• [Problem requirements]
Reproduce every line of the entries in full, beginning at the line that contains "Does (738,1168) seem" and continuing through the end of the entries. Increase each coordinate in the answers by 138.

• [Data to process]
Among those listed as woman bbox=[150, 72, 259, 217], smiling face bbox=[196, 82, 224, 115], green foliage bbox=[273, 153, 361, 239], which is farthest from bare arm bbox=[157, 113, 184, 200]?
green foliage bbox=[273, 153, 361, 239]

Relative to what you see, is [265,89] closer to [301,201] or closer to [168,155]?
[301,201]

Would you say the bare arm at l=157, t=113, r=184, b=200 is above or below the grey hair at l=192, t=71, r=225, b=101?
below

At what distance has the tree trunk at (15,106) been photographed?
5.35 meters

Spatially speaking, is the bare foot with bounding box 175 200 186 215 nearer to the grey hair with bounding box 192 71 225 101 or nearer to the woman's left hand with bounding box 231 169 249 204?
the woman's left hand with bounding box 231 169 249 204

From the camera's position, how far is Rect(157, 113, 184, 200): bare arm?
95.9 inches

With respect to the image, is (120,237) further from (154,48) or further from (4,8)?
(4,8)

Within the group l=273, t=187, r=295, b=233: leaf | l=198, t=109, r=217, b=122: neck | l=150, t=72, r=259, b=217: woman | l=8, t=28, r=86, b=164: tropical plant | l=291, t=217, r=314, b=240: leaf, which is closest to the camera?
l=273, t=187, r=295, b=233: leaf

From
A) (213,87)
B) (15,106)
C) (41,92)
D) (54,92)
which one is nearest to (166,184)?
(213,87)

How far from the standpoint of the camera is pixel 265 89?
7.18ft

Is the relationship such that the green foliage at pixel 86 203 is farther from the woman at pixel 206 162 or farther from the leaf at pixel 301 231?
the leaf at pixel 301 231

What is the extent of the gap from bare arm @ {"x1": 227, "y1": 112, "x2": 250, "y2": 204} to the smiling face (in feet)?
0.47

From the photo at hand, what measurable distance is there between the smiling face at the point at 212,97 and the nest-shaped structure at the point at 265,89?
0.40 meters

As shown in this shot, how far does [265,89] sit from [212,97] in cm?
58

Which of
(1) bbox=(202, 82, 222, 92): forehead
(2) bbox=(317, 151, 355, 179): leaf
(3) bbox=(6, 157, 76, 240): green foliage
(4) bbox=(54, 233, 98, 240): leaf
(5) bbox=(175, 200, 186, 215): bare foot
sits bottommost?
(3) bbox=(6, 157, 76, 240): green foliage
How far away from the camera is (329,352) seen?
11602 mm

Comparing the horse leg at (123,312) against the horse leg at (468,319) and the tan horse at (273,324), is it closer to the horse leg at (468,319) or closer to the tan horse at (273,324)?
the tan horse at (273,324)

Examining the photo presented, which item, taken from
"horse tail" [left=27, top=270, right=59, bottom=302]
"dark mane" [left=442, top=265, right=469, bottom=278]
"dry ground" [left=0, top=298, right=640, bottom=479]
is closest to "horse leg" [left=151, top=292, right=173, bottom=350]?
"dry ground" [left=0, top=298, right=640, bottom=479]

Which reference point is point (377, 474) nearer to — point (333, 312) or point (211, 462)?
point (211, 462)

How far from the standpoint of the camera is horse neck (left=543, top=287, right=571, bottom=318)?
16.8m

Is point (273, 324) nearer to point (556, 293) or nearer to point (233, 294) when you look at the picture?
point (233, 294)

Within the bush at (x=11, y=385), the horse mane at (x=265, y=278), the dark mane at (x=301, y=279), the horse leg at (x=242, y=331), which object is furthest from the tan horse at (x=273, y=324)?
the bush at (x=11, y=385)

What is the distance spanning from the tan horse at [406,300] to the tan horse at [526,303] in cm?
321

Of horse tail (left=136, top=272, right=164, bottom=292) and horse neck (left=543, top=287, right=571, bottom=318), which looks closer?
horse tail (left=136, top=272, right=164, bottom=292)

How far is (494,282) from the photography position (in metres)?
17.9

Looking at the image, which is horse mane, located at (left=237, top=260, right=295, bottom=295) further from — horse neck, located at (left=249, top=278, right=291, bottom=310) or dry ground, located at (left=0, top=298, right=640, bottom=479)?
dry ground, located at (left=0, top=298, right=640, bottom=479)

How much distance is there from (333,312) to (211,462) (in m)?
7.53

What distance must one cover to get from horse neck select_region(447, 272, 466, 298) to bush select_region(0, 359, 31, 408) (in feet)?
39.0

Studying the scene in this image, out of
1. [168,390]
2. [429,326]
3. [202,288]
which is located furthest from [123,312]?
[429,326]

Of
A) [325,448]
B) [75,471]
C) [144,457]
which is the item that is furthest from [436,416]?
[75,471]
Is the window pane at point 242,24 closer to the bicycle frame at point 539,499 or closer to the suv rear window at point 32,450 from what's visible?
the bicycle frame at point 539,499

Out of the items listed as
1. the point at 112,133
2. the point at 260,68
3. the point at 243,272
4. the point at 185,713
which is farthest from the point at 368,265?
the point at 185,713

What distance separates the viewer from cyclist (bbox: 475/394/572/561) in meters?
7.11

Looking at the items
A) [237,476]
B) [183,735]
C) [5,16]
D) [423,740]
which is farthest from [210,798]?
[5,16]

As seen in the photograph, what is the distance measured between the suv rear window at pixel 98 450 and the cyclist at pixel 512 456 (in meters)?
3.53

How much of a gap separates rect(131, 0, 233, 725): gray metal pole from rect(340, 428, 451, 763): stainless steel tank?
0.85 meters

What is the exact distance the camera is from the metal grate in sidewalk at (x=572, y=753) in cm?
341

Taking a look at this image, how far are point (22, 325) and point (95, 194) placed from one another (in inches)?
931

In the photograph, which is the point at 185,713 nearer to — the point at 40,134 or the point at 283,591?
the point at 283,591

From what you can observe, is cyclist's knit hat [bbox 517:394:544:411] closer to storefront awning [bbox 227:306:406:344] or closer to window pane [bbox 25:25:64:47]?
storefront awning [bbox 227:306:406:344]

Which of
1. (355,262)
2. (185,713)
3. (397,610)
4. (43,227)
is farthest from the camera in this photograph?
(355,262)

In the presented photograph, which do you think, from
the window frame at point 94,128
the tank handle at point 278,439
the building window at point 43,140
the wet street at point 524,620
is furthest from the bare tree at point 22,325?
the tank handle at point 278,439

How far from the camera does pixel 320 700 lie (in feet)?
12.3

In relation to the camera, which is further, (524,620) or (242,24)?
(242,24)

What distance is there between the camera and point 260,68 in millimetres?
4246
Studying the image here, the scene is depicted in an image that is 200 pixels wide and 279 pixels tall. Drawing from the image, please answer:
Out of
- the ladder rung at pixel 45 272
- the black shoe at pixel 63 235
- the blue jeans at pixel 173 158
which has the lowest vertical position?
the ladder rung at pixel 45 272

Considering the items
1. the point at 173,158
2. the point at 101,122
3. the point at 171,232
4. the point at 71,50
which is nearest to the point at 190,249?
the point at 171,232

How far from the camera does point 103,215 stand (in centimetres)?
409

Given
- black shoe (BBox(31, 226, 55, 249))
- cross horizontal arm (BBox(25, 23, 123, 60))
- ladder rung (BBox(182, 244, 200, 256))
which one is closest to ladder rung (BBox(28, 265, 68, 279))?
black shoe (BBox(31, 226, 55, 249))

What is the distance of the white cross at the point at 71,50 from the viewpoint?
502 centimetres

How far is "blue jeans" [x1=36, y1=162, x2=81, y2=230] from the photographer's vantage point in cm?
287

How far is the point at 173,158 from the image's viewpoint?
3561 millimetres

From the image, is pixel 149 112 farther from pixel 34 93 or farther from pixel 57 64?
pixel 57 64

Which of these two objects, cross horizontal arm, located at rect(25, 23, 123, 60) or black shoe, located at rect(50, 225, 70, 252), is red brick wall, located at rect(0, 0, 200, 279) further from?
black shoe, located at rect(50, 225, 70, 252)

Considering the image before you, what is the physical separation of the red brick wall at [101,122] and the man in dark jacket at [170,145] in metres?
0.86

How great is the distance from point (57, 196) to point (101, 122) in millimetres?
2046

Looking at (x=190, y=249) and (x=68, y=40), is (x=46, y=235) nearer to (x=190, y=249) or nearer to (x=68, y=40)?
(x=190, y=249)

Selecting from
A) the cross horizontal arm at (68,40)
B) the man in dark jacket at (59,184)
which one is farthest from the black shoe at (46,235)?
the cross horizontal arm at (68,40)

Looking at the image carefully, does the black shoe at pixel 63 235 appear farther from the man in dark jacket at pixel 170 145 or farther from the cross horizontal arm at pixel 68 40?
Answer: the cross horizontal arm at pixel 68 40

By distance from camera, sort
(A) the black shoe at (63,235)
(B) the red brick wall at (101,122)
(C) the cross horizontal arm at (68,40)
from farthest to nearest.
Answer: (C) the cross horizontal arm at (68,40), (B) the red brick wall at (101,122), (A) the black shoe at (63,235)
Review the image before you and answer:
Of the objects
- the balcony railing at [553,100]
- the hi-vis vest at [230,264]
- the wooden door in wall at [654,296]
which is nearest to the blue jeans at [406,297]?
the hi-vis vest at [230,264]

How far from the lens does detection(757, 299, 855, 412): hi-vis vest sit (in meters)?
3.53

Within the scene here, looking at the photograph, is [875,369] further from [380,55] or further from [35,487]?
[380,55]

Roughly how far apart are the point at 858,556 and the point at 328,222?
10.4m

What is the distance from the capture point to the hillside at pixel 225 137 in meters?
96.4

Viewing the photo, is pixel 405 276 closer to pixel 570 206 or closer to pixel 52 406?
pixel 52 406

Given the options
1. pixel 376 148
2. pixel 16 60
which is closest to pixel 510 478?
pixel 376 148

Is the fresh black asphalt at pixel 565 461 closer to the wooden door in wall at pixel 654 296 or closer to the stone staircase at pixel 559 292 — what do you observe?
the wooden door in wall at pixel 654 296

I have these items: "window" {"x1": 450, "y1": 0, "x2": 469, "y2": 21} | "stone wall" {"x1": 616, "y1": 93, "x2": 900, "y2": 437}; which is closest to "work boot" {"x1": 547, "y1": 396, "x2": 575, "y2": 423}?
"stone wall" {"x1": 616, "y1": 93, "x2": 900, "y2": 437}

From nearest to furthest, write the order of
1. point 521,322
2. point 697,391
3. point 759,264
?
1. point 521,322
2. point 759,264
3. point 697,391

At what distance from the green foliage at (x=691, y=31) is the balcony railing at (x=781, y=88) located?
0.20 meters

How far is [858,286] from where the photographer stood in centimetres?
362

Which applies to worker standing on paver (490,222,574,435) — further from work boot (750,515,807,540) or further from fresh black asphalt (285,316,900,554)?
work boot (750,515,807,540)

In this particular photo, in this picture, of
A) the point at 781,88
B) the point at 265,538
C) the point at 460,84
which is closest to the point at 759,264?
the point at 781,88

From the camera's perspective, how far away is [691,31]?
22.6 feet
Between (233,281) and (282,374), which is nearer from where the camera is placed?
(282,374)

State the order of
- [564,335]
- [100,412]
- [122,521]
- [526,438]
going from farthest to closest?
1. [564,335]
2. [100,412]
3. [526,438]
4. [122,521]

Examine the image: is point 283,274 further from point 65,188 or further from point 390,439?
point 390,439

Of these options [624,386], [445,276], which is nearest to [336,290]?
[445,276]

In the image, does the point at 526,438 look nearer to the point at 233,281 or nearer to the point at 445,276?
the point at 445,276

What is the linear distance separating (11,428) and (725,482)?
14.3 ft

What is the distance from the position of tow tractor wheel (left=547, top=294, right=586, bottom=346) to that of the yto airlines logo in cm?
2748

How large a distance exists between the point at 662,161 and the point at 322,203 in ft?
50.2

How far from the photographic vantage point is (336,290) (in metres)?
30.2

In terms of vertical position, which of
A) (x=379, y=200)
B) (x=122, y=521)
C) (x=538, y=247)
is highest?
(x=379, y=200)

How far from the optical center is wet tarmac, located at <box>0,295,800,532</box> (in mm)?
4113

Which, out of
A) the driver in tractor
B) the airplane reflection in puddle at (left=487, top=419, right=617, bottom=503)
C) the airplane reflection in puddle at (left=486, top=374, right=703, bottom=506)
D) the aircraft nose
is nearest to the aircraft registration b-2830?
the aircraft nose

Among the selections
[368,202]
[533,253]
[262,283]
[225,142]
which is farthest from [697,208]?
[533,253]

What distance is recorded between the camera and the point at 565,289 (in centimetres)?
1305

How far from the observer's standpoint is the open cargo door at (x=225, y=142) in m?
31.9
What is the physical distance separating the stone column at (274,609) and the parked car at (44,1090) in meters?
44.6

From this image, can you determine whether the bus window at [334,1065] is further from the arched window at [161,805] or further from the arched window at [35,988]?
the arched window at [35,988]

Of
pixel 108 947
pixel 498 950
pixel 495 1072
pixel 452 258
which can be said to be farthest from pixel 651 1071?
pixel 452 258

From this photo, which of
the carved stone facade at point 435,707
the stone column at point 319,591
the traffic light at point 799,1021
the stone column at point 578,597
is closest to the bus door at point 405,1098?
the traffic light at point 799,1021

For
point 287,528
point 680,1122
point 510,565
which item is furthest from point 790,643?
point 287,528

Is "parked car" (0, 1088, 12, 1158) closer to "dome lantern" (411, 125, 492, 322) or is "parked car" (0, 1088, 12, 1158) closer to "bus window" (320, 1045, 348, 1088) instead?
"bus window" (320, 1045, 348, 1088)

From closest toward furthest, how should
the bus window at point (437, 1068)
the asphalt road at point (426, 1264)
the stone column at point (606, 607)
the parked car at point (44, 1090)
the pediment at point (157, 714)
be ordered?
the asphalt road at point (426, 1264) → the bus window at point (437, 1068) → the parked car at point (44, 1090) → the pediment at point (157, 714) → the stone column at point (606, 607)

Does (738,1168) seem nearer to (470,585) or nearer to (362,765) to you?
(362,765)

• [Correct response]
Does (738,1168) seem nearer to (470,585) or nearer to (362,765) to you?
(500,903)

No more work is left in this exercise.